Это был умный, изящный, блестящий ответ, как раз в стиле моего отца, но я была не способна до него додуматься. На каждый его вопрос существовал один-единственный правильный ответ, так что ошибиться было легко. Отец требовал совершенства.
– А еще я бы к себе в ковчег взяла Андреа, – попыталась я разрядить обстановку. – Он, конечно, много места занимает, но без него точно не обойтись.
Брат вскочил, чтобы в шутку дать мне подзатыльник, но веселым при этом не выглядел.
– В вашем ковчеге место есть только для самого необходимого, – отрезал отец. – Остальное – балласт.
«Он хотел сказать, что другие люди – это не самое необходимое?» – спросила я себя, как только он вышел из комнаты. И что бы я делала без своего плюшевого зайчика, глиняного гуся и бумаги для писем? Перспектива начинать все с нуля в мире, опустошенном наводнением или пожаром, не имея никакой опоры, приводила меня в ужас. Без зайчика, гуся, книжек и фильмов, которые включала мне мама, я бы не справилась. Может, они и не были так необходимы, но они были для меня важны. Мне кажется, бородатый дедушка Ной закрыл бы глаза на те безделушки, что я хотела с собой взять. В его новом мире нашлось бы место и для них.
Этот разговор оставил во мне хорошо знакомое тяжелое чувство – уверенность в том, что я не заслуживаю любви и внимания отца, который всегда оставался недосягаемым.

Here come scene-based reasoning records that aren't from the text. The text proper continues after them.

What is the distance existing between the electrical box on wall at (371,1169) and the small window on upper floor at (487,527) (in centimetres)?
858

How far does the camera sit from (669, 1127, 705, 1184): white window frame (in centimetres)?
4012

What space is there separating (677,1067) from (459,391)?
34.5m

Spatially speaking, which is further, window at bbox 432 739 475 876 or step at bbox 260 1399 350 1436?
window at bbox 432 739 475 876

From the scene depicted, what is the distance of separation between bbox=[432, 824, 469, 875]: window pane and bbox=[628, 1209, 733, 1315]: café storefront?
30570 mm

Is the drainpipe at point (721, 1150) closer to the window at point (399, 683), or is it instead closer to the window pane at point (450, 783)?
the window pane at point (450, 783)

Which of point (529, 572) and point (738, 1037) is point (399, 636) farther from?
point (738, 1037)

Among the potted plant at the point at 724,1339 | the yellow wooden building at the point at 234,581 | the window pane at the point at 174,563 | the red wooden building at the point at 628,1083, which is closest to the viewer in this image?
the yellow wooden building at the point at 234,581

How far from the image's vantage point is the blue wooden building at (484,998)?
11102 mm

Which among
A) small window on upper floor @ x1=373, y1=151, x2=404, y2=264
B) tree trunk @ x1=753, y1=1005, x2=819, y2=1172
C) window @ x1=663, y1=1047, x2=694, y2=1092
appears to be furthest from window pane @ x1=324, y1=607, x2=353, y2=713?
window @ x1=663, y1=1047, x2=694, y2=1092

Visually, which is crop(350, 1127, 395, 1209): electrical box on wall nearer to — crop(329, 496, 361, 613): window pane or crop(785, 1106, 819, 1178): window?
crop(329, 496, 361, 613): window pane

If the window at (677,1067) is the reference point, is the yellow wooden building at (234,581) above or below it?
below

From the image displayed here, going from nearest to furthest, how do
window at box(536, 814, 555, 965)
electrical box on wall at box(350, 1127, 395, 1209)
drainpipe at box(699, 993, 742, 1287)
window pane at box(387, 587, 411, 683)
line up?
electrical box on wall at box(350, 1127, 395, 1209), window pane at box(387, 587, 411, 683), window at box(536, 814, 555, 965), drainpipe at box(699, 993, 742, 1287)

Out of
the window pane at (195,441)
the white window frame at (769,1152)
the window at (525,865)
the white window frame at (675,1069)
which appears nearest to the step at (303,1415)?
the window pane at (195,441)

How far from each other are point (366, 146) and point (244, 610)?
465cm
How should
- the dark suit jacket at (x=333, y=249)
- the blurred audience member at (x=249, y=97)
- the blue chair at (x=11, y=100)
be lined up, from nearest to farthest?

Как Бог.
В ночной тишине я пыталась уцепиться за воспоминание о «Новом мире». Снова и снова, снедаемая виной, я возвращалась мыслью к этому далекому магазинчику, пусть и корню всех наших бед, но месту, где люди были добры и делали прекрасное, благодарное дело, не чувствуя за это никакой вины.
Какая-то часть меня вдруг начинает надеяться, что «Новый мир» окажется закрыт, дверь будет опущена, как эти последние пять лет, что не будет никакой таблички. Как во сне, когда ты вдруг осознаешь, что не можешь повлиять на происходящее, но это и не важно, ведь происходящее все равно нереально. А вдруг я увижу там табличку «ПРОДАНО»? Значит, жизнь сама за меня решит. Так будет даже проще.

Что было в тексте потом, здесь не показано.